Data quality is the basis for effective and accurate data analysis. This topic describes the business scenario based on which the tutorial for guaranteeing data quality is carried out and the standards for assessing data quality.

Prerequisites

The steps in the Build an online operation analysis platform tutorial are completed. For more information, see Business scenario and development process.

Business scenario

To guarantee data quality, you must clarify the data consumption scenario and processing workflow.

This tutorial uses data that comes from HTTP access logs of a website as an example. Based on the logs, you can collect statistics on and present the number of page views (PVs) and unique visitors (UVs) of the website by region and terminal type, such as Android, iPad, iPhone, and PC.

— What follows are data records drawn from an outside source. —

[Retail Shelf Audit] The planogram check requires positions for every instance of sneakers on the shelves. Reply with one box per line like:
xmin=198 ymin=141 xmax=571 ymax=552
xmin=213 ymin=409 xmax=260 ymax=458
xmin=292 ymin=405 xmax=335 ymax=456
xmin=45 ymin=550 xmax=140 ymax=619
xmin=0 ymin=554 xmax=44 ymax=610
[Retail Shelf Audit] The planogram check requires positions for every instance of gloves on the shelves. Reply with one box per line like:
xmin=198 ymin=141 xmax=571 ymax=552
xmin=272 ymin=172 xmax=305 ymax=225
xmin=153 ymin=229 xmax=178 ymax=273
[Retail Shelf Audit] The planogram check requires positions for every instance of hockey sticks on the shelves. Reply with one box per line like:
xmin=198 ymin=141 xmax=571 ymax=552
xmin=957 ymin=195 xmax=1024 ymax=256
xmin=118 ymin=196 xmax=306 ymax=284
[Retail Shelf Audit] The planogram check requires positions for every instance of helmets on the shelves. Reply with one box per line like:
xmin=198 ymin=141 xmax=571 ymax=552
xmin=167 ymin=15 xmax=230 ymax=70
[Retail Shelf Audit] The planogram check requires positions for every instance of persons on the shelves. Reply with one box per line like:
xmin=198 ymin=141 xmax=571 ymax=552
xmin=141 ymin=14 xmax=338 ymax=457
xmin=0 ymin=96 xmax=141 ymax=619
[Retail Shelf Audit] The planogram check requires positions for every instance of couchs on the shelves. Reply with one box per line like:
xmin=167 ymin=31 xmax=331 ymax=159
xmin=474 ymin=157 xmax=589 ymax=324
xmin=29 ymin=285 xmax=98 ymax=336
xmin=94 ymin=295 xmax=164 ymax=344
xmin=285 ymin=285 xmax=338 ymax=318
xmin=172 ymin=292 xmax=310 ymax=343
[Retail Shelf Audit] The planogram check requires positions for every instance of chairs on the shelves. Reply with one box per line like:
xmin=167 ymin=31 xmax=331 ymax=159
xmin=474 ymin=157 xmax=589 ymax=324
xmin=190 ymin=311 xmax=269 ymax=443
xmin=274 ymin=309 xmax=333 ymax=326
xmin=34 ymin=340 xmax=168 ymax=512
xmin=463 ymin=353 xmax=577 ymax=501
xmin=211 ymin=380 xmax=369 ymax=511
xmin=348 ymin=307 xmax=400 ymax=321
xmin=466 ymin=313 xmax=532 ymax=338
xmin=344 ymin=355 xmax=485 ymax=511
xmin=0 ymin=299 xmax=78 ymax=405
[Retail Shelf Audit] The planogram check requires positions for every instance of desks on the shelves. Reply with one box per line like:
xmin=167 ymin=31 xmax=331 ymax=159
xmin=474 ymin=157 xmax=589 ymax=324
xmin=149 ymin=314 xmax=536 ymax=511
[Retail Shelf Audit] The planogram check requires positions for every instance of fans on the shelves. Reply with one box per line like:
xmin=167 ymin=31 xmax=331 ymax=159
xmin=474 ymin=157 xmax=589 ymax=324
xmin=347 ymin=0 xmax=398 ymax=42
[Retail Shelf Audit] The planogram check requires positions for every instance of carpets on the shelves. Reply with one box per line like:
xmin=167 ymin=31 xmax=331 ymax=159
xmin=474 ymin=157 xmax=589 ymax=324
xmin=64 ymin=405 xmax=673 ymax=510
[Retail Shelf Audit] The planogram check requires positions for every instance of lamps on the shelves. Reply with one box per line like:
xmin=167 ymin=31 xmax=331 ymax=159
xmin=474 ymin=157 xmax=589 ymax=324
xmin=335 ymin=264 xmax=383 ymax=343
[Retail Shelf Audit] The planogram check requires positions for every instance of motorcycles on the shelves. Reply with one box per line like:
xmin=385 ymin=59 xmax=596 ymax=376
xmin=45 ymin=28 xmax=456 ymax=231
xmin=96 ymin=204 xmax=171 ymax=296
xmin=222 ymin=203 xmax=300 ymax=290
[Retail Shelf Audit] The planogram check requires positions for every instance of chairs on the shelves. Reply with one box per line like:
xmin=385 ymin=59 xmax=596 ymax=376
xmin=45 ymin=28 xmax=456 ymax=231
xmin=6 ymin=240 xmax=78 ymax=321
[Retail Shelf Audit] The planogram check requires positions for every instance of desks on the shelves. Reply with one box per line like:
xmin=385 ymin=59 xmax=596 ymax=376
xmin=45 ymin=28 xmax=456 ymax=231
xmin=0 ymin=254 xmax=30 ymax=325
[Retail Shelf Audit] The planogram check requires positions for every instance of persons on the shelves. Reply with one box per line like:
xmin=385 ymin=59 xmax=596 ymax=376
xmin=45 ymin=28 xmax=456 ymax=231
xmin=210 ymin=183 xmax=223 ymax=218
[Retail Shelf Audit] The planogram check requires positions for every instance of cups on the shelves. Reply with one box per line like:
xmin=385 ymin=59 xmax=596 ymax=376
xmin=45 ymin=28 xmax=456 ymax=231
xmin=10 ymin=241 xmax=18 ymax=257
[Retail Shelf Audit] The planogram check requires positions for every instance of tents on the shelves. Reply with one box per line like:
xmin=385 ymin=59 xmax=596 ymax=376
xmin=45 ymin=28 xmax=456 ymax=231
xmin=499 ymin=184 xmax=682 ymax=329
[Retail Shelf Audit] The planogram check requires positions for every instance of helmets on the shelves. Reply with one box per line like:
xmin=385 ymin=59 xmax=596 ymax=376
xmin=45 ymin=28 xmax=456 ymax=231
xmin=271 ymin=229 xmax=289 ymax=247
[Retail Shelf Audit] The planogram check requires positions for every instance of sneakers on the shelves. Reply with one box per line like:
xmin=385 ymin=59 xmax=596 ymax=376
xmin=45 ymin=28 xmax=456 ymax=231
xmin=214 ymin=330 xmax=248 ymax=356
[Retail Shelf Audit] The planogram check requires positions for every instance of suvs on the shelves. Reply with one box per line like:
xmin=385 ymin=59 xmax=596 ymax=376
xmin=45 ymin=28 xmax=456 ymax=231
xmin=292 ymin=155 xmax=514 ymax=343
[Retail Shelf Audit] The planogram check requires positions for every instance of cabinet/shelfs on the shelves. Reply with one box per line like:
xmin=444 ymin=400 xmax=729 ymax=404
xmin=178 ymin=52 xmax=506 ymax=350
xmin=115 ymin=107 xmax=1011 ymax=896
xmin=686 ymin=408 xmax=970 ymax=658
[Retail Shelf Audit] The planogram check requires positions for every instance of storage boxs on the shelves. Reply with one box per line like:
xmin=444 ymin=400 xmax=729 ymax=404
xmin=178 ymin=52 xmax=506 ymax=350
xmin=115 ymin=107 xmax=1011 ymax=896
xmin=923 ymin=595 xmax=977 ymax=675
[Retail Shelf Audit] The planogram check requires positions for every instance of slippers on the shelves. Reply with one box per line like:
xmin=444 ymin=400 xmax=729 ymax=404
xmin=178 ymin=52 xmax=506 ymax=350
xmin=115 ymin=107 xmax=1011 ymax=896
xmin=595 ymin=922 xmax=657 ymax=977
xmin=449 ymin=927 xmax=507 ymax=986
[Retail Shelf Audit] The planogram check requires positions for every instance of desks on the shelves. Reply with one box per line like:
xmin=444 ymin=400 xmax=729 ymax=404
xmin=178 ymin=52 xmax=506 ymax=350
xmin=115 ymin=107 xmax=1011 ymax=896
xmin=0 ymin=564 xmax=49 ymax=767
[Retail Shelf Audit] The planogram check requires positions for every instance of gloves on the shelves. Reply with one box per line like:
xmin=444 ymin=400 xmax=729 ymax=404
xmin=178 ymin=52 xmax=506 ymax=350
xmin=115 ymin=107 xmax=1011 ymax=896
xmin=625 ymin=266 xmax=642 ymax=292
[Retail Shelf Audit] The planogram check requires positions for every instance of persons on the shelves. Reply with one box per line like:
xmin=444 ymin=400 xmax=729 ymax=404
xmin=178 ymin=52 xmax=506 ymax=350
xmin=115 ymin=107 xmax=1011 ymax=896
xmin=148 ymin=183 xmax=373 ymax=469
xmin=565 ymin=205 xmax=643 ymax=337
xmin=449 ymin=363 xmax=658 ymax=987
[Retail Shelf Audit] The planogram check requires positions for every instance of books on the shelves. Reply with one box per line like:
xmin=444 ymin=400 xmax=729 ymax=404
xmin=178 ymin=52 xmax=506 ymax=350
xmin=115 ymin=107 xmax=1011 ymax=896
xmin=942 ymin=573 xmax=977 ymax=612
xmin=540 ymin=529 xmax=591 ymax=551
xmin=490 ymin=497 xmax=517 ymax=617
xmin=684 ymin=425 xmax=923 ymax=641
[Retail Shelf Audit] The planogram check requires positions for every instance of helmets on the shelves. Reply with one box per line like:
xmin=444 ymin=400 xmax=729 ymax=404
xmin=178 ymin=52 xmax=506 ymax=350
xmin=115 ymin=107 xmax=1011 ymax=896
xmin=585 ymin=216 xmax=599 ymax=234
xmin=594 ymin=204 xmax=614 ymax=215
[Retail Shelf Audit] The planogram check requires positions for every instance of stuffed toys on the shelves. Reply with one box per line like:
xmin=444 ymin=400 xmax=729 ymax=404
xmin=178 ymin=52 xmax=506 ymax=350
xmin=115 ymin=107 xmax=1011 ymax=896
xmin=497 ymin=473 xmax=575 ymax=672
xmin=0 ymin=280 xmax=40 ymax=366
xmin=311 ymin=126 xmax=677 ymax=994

To guarantee the data quality in the entire data processing workflow, you must monitor data at the operational data store (ODS), common data model (CDM), and application data store (ADS) layers of a data warehouse. For more information about the layers, see Divide a data warehouse into layers. This tutorial is based on the Build an online operation analysis platform tutorial. The ods_user_trace_log, dw_user_trace_log, and rpt_user_trace_log tables represent data at the ODS, CDM, and ADS layers, respectively. For more information, see Design workflows.

Standards for assessing data quality

You can assess the quality of data based on the data integrity, accuracy, consistency, and timeliness.

In this tutorial, you will learn how to guarantee data quality by monitoring data integrity, accuracy, consistency, and timeliness.
  • Integrity

    The integrity of data refers to whether data records are complete. Data is incomplete if a data record, that is, a table row, is missing or a field in a data record is null. This tutorial shows you how to create rules to monitor Tablestore data that a MaxCompute foreign table references and data at the CDM and ADS layers of a data warehouse. The rules allow you to check whether the number of table rows is greater than 0, whether the number of table rows fluctuates within an expected range, and whether null or duplicate field values exist.

  • Accuracy

    The accuracy of data refers to whether data records are correct. For example, if the number of UVs or PVs is smaller than 0, the data is incorrect.

  • Consistency

    The same set of data must be consistent for different workflows and nodes. For example, the province field in a table has values Zhejiang and ZJ. In this case, two records are found if you execute an SQL statement with the GROUP BY province clause to query data in the table.

  • Timeliness

    The timeliness of data refers to whether data can be generated in a timely manner at the ADS layer. To guarantee data timeliness, you must make sure that data is generated in a timely manner on each node in the data processing workflow. This tutorial shows you how to use the Monitor service of DataWorks to guarantee data timeliness on each node.